Mondo

Stati Uniti fuori dall’accordo Onu sui migranti

la decisione di trump

Stati Uniti fuori dall’accordo Onu sui migranti

Gli Stati Uniti si sfilano dall'accordo delle Nazioni Unite per una migrazione sicura, il «Global Compact on migration» firmato nel settembre 2016. Lo ha annunciato l'ambasciatrice americana all'Onu, Nikki Haley, spiegando che la dichiarazione «non è in linea con le politiche per l’immigrazione e i rifugiati americane e con i principi dell'amministrazione Trump». «Le nostre decisioni
sull'immigrazione devono essere sempre prese dagli americani e solo dagli americani», ha messo in evidenza Haley.

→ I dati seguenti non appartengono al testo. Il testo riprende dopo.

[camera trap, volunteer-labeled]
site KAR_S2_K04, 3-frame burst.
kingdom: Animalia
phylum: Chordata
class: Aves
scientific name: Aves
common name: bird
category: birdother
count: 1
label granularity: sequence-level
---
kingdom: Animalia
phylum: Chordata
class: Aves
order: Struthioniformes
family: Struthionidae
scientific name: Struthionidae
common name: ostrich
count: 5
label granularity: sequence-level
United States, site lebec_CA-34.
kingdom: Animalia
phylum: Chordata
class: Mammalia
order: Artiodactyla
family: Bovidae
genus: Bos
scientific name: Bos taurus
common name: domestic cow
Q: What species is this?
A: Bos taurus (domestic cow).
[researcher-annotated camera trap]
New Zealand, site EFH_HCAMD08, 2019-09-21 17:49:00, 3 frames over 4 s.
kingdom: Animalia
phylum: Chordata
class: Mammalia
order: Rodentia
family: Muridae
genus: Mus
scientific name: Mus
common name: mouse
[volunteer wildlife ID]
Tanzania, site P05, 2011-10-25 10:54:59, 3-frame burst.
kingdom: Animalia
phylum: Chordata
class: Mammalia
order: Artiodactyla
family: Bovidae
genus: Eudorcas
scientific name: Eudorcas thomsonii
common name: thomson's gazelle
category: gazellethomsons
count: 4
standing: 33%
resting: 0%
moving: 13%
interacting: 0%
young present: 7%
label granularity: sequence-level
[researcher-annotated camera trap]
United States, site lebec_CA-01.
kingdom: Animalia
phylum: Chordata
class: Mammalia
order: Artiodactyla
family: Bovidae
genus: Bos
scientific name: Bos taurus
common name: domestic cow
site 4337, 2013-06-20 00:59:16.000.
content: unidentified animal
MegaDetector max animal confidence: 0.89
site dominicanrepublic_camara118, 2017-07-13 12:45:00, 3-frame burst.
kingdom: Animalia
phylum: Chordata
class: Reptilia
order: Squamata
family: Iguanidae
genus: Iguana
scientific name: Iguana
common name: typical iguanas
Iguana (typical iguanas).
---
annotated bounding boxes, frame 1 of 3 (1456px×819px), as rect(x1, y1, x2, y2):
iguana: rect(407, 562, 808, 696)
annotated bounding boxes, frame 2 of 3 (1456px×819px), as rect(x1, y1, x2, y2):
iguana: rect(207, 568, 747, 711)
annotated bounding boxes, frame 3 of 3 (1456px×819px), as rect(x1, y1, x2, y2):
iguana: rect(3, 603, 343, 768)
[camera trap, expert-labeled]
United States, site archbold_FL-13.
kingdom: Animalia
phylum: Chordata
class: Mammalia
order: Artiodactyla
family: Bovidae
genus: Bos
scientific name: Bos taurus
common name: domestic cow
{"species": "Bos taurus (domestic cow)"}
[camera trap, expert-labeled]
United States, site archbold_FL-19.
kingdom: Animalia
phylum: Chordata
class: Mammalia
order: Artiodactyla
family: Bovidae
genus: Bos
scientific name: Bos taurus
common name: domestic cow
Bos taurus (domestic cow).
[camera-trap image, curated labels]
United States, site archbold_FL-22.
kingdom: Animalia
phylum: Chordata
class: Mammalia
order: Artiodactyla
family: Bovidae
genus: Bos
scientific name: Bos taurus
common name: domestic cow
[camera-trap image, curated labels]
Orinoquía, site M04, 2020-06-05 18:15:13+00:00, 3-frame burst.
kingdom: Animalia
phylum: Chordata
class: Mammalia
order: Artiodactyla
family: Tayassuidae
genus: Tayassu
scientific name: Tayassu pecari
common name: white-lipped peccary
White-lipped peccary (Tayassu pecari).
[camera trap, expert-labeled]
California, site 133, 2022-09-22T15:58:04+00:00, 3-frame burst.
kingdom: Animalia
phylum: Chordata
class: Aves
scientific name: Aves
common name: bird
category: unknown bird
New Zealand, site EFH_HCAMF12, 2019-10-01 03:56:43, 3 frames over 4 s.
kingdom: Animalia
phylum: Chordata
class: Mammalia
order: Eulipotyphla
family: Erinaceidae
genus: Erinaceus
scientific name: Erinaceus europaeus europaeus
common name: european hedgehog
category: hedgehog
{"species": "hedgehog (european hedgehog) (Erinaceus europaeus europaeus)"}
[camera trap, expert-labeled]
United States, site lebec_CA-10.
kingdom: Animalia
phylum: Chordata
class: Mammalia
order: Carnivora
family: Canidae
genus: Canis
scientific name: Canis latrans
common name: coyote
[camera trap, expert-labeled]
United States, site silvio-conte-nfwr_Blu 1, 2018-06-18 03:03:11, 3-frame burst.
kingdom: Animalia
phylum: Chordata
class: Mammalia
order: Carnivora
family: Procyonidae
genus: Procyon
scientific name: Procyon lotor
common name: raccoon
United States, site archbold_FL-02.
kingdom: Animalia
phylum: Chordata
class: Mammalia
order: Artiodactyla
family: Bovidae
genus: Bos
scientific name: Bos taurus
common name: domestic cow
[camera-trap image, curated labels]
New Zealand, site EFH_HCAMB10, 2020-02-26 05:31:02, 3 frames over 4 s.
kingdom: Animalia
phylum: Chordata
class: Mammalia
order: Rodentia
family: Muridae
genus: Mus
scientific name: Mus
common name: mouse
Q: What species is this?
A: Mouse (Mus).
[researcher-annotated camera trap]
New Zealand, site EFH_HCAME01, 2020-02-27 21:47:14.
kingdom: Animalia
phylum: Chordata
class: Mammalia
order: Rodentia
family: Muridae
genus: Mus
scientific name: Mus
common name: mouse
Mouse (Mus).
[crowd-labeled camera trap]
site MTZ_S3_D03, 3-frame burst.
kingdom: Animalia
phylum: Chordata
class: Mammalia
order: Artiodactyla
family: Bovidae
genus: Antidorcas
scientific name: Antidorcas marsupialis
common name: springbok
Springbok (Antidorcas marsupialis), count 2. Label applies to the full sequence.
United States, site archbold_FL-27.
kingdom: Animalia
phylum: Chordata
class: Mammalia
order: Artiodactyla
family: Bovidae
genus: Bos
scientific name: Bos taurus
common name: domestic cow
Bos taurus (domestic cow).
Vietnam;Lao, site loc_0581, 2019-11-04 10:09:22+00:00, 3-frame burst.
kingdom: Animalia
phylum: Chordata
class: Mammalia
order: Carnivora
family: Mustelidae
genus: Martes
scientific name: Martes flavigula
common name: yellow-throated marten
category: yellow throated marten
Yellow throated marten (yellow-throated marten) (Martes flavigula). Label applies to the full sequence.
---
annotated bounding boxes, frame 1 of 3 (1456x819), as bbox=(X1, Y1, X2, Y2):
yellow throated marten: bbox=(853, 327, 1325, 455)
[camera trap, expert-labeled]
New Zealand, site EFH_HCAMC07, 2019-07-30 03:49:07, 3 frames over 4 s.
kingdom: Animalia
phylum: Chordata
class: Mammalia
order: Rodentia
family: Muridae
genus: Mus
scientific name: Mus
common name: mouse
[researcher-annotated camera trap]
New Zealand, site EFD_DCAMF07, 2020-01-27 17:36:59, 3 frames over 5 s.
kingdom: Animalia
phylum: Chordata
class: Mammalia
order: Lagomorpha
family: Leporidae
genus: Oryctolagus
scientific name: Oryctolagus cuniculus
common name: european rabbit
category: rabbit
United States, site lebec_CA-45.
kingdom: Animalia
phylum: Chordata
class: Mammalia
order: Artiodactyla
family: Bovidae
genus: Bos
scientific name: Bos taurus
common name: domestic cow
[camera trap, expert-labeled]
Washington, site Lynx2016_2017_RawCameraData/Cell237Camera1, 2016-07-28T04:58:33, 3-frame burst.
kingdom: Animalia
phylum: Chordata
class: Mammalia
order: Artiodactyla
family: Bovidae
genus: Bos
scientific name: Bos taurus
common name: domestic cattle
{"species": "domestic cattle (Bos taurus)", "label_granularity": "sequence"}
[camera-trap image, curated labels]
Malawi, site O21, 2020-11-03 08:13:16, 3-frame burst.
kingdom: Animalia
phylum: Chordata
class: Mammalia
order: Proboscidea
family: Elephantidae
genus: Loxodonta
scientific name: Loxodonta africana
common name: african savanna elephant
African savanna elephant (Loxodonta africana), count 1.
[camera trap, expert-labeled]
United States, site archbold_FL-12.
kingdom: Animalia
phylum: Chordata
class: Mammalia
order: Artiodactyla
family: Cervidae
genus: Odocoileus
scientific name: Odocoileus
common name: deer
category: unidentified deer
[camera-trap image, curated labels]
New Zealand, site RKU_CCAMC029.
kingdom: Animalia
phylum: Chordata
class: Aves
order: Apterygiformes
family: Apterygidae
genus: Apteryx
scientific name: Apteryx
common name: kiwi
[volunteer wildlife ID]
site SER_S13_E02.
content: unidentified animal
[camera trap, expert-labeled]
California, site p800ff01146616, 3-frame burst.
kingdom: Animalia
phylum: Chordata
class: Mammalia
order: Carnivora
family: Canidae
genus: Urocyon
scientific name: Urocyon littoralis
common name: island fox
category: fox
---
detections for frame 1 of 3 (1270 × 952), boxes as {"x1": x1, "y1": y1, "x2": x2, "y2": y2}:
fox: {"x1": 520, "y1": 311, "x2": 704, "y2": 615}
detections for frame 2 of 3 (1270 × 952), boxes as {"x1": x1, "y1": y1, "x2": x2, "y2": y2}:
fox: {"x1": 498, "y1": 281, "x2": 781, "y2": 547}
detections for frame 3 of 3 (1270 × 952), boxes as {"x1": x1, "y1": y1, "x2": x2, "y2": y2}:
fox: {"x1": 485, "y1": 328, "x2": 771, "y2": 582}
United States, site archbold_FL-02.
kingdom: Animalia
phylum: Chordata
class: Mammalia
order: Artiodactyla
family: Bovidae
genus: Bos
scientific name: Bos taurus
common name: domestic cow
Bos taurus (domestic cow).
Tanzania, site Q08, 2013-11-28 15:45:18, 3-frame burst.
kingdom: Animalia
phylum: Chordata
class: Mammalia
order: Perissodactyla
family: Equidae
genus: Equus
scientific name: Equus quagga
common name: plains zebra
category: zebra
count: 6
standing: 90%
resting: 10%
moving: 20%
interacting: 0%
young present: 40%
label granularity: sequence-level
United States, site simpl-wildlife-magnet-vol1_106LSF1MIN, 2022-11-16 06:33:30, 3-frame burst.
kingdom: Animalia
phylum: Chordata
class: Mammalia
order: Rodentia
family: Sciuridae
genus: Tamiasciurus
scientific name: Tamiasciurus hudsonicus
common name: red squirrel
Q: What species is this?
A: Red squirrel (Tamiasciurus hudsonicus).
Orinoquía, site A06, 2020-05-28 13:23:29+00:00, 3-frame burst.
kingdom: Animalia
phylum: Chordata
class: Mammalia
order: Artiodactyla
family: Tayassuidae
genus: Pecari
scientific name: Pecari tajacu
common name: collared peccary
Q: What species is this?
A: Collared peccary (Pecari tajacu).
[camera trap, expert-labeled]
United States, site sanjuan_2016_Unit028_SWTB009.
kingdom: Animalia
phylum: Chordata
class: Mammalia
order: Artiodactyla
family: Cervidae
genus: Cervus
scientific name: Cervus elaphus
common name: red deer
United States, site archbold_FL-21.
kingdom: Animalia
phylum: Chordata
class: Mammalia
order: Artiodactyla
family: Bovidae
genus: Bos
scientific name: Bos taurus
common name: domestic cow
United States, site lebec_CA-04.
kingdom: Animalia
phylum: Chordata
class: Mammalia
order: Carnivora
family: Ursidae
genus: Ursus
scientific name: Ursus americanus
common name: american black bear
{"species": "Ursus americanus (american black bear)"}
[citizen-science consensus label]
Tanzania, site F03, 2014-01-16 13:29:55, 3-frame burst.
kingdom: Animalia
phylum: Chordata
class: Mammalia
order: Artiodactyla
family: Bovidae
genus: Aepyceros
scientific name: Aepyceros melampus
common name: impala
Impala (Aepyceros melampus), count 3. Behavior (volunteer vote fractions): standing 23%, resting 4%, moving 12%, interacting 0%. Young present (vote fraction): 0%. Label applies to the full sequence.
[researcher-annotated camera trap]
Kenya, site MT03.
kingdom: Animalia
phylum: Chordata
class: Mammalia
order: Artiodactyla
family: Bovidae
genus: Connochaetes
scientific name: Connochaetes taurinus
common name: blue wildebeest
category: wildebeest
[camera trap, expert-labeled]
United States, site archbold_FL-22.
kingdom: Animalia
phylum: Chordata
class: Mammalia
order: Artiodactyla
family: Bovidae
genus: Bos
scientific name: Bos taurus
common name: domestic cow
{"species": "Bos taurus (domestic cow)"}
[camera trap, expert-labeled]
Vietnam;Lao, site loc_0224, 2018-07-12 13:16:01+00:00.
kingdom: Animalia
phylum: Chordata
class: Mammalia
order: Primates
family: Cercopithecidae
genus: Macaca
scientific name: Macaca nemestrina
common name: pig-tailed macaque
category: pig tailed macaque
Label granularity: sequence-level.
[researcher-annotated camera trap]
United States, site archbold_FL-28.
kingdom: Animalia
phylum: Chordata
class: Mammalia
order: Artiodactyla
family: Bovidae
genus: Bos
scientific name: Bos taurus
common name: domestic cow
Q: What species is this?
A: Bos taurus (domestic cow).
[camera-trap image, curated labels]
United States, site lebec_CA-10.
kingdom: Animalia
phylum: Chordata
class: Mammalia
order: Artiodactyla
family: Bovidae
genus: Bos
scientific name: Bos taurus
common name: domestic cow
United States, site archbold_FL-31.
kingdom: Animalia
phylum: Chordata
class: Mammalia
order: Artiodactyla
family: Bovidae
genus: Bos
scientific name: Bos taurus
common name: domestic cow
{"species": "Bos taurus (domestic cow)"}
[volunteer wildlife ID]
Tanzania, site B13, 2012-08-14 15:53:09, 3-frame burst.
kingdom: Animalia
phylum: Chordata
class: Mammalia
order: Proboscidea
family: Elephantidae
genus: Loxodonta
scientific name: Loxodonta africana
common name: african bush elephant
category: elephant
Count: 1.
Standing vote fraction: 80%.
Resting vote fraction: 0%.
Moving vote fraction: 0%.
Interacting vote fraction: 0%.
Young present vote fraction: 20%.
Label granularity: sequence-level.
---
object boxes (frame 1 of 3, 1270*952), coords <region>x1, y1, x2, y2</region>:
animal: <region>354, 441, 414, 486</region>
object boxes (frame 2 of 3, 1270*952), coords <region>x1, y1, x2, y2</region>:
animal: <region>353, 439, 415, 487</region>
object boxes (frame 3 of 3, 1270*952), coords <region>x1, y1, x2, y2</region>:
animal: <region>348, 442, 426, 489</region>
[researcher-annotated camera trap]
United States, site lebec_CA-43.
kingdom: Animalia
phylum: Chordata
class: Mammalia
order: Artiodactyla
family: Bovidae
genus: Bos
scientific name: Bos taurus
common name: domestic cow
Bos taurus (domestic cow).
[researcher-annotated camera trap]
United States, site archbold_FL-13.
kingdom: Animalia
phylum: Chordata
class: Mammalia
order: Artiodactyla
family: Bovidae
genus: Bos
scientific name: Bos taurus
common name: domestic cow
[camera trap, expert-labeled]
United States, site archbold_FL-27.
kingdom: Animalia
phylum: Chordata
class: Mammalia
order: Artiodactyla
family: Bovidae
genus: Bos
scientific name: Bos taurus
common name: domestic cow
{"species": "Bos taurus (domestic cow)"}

«La missione americana all'Onu ha informato il segretario generale che gli Stati Uniti mettono fine alla loro partecipazione al Global Compact sulla migrazione», ha comunicato Haley. L'intesa, chiamata Dichiarazione di New York, contiene «disposizioni che non sono in linea con le politiche americane. Per questo il presidente Trump ha deciso che gli Stati Uniti metteranno fine alla loro partecipazione al processo». «Saremo noi a decidere come meglio controllare i nostri confini e chi sarà autorizzato a entrare nel nostro Paese - ha ribadito Haley -. L'approccio globale della Dichiarazione di New York non è semplicemente compatibile con la sovranita' americana», ha concluso l’ambasciatrice Usa.

L’Onu ha espresso «rammarico» per la decisione degli Usa di sfilarsi dal Global Compact on Migration, sottolineando che le Nazioni Unite non dovrebbero perdere questa occasione «per migliorare le vite di milioni di persone nel mondo», ha affermato il presidente dell'Assemblea generale dell'Onu, Miroslav Lajcak. «La migrazione è un fenomeno globale che richiede una risposta globale - ha detto - e il multilateralismo resta la strada migliore per affrontare le sfide globali».

Questo patto era stato promosso dalle Nazioni Unite durante il summit straordinario su migranti e rifugiati nel 2016, con il beneplacito dei 193 Paesi dell'Onu e il grande sostegno di Barack Obama. Nello specifico, tra i vari impegni previsti dalla Dichiarazione di New York ci sono quelli relativi alla lotta contro lo sfruttamento, il razzismo e la xenofobia, ma anche il salvataggio delle persone in fuga e l’applicazione di procedure di frontiera eque e in linea con il diritto internazionale. In aggiunta, grande attenzione è posta ai bisogni di donne e bambini e all’integrazione di migranti e rifugiati grazie alla creazione di posti di lavoro e sistemi specifici che favoriscano il loro accesso al reddito. Infine è previsto un maggior aiuto da parte della comunità internazionale a quei Paesi e quelle comunità che più di altri aprono i propri confini e ospitano un maggior numero di migranti.